CELEX: 62022CN0073
Language: en
Date: 2022-02-03 00:00:00
Title: Case C-73/22 P: Appeal brought on 3 February 2022 by Grupa Azoty S.A., Azomureș SA, Lipasmata Kavalas LTD Ypokatastima Allodapis against the order of the General Court (Fifth Chamber) delivered on 29 November 2021 in Case T-726/20, Grupa Azoty and Others v Commission

19.4.2022   
            
            
               EN
            
            
               Official Journal of the European Union
            
            
               C 165/29
            
         
      Appeal brought on 3 February 2022 by Grupa Azoty S.A., Azomureș SA, Lipasmata Kavalas LTD Ypokatastima Allodapis against the order of the General Court (Fifth Chamber) delivered on 29 November 2021 in Case T-726/20, Grupa Azoty and Others v Commission
      (Case C-73/22 P)
      (2022/C 165/39)
      Language of the case: English
      
         Parties
      
      
         Appellants: Grupa Azoty S.A., Azomureș SA, Lipasmata Kavalas LTD Ypokatastima Allodapis (represented by: D. Haverbeke, L. Ruessmann and P. Sellar, avocats)
      
         Other party to the proceedings: European Commission
      
         Form of order sought
      
      The appellants claim that the Court should:
      
                  —
               
               
                  set aside the order under appeal; and
               
            
                  —
               
               
                  declare the appellants' application under Article 263 TFEU for partial annulment of the Communication from the Commission of 25 September 2020 entitled ‘Guidelines on certain State aid measures in the context of the system for greenhouse gas emission allowance trading post-2021’ (1) admissible; or
               
            
                  —
               
               
                  in the alternative, set aside the order under appeal on the ground that the General Court should have reserved the decision on admissibility until consideration of the merits of the substance of the application; and
               
            
                  —
               
               
                  refer the case back to the General Court for consideration on the merits; and
               
            
                  —
               
               
                  award the costs of these proceedings to the appellants; and
               
            
                  —
               
               
                  reserve the question of the costs of the proceedings before the General Court once it has completed its full consideration of the application.
               
            
         Pleas in law and main arguments
      
      In support of the appeal, the appellants rely on two pleas in law.

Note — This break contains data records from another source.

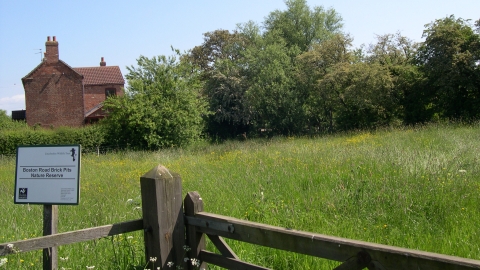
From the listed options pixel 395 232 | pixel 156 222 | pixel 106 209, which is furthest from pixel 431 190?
pixel 106 209

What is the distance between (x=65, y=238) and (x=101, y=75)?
4755cm

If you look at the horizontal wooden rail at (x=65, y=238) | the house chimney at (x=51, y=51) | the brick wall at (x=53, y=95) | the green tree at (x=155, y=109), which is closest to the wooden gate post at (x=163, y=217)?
the horizontal wooden rail at (x=65, y=238)

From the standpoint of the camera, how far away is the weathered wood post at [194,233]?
360 cm

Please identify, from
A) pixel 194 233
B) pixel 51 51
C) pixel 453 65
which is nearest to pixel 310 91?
pixel 453 65

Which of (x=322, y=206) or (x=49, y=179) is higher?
(x=49, y=179)

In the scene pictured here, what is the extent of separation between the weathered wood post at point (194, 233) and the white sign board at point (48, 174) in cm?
92

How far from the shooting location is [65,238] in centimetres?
331

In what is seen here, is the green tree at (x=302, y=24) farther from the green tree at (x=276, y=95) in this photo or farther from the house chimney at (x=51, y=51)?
the house chimney at (x=51, y=51)

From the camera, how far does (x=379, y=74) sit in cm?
2553

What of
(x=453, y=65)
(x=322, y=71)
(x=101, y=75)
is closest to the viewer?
(x=453, y=65)

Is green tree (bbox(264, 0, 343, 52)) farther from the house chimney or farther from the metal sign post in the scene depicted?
the metal sign post

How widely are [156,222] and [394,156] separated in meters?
6.85

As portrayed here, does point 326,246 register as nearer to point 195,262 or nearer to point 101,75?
point 195,262

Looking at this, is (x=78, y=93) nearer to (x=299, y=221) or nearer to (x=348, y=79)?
(x=348, y=79)
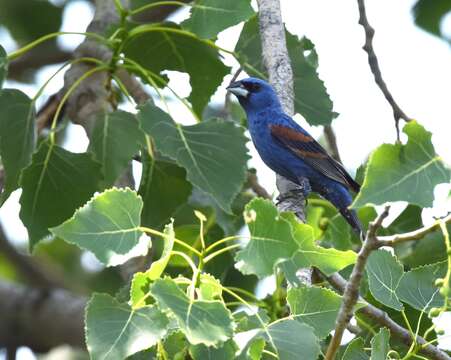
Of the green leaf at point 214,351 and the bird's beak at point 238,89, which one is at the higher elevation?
A: the green leaf at point 214,351

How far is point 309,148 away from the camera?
22.2ft

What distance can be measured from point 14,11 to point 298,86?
3411mm

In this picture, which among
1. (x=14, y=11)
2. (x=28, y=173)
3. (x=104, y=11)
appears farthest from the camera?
(x=14, y=11)

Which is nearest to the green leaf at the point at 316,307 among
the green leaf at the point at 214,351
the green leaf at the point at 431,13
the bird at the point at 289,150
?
the green leaf at the point at 214,351

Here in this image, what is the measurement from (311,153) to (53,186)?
6.92 ft

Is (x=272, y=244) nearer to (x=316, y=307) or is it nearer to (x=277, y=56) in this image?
(x=316, y=307)

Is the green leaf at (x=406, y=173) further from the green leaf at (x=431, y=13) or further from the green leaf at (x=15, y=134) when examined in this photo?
the green leaf at (x=431, y=13)

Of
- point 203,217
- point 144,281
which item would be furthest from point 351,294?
point 144,281

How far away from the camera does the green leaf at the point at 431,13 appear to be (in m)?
7.48

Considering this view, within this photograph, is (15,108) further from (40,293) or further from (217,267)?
(40,293)

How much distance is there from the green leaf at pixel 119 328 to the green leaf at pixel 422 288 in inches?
40.5

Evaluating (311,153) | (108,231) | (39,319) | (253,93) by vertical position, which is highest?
(108,231)

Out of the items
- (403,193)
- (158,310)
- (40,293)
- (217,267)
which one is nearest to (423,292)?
(403,193)

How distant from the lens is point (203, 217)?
339cm
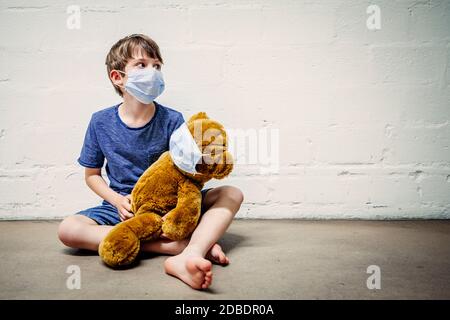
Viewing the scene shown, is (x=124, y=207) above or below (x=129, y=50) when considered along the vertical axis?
below

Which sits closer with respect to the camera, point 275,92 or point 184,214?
point 184,214

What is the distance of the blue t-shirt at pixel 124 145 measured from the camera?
131 cm

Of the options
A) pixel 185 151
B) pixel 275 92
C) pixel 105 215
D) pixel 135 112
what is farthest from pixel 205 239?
pixel 275 92

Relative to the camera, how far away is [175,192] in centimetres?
114

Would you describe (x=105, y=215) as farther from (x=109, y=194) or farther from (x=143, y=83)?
(x=143, y=83)

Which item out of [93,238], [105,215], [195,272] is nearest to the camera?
[195,272]

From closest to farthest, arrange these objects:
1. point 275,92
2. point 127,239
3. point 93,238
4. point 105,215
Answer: point 127,239
point 93,238
point 105,215
point 275,92

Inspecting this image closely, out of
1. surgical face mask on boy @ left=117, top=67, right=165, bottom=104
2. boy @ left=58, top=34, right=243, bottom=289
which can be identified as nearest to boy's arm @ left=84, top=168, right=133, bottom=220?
boy @ left=58, top=34, right=243, bottom=289

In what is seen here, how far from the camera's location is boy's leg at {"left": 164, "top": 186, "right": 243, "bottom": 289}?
914mm

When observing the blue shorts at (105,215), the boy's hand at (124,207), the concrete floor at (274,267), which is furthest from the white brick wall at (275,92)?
the boy's hand at (124,207)

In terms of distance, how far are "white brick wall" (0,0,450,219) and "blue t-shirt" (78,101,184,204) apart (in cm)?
36

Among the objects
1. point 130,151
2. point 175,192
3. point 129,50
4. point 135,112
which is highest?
point 129,50

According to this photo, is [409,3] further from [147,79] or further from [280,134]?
[147,79]

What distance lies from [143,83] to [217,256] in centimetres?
65
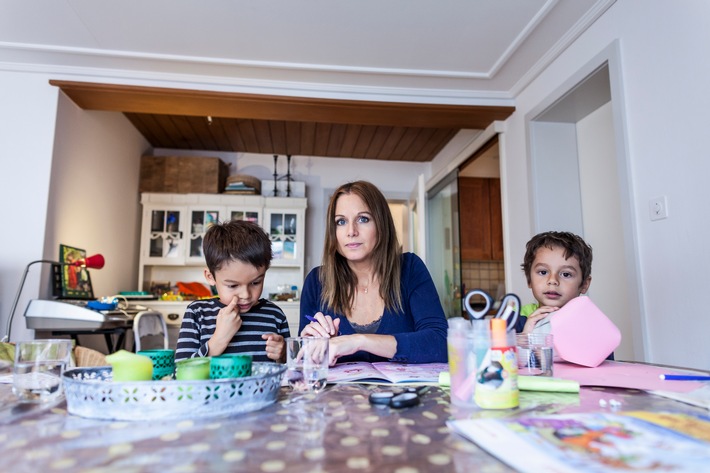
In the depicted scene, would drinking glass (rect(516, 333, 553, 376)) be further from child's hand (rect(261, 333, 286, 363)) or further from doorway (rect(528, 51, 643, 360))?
doorway (rect(528, 51, 643, 360))

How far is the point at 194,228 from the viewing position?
432cm

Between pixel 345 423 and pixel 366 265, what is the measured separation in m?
0.96

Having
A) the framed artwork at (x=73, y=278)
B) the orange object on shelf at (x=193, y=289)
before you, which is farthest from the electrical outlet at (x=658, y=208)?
the orange object on shelf at (x=193, y=289)

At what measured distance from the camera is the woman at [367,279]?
137cm

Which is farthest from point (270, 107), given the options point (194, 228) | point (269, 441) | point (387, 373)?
point (269, 441)

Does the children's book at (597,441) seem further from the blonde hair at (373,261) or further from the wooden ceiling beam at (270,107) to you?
the wooden ceiling beam at (270,107)

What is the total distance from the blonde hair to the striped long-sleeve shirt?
179 millimetres

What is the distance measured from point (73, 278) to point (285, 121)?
6.75ft

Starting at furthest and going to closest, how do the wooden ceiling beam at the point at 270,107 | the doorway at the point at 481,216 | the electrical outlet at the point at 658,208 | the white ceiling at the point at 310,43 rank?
A: the doorway at the point at 481,216 → the wooden ceiling beam at the point at 270,107 → the white ceiling at the point at 310,43 → the electrical outlet at the point at 658,208

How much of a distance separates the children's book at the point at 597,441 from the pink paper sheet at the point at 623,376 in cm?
20

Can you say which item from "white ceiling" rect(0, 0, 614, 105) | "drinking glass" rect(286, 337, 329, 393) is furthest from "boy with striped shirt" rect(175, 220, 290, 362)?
"white ceiling" rect(0, 0, 614, 105)

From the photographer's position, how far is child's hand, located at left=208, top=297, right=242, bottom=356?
3.86ft

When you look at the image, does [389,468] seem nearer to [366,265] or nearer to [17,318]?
[366,265]

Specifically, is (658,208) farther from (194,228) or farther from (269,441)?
(194,228)
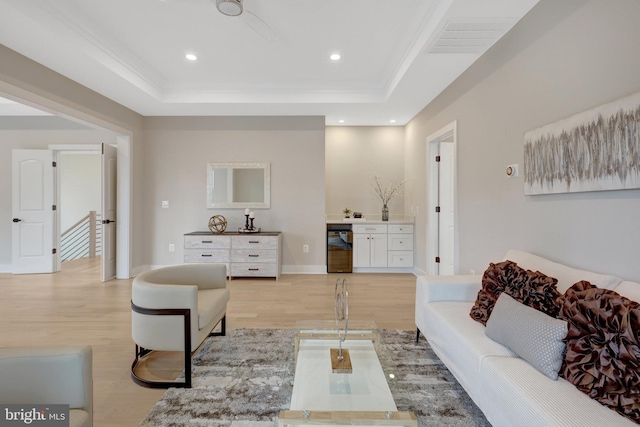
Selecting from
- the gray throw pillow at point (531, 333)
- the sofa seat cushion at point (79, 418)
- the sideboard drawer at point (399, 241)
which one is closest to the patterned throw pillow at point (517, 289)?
the gray throw pillow at point (531, 333)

      First plea in law: inadequate statement of reasons.
      
                  —
               
               
                  The General Court did not discharge its duty to provide an adequate statement of reasons. First, in paragraphs 34 to 48 and 49 to 51 of the order under appeal, the General Court failed to address the arguments put to it by the appellants and to establish the facts of the case before it. Second, it failed to explain why it is that only Commission decisions adopted under a specific piece of secondary legislation can be of direct concern to the appellants. That affects paragraph 38 of the order under appeal.
               
            Second plea in law: General Court erred in law by stating that the appellants were not directly concerned.
      
                  —
               
               
                  The General Court refers to settled case law to recite the test for direct concern in paragraphs 26 to 30 of the order under appeal. As part of that test of direct concern, the General Court must assess the content, nature, purpose and substance of the act that is being challenged, as well as the factual and legal context of which it forms part. The General Court erred in law in its assessment of the Article 263 TFEU requirement of ‘direct concern’ by failing to do that. That affects paragraphs 34 to 48 of the order under appeal. The General Court has created a scenario in which the appellants are left with no legal remedy. By failing to follow and properly apply the test for assessing direct concern, the General Court erred in law.
               
            In the alternative, the General Court should have reserved judgment on the admissibility until after consideration of the application on the merits.
      
                  —
               
               
                  Paragraphs 7 and 8 of Article 130(3) of the General Court's Rules of Procedure require the General Court to reserve its decision on a plea of inadmissibility until it rules on the substance of the case where special circumstances so justify, and to subsequently prescribe new time limits for further steps in the procedure. Per settled case law, those special circumstances exist where a reservation is needed for the proper administration of justice.
               
            
                  —
               
               
                  The General Court was required to assess the nature, content and context of the contested act to determine if it was of direct concern to the appellants. For that, it is necessary to look at the act's substance and whether it imposes independent legal obligations on Member States. There is overlap between that assessment and the first plea in law on the merits regarding the Commission's lack of competence to adopt Annex I of the contested act. By not reserving its decision on the Commission's plea on inadmissibility until it had heard the arguments on the merits, the General Court infringed the provisions of paragraph 7 and 8 of Article 130 of its Rules of Procedure.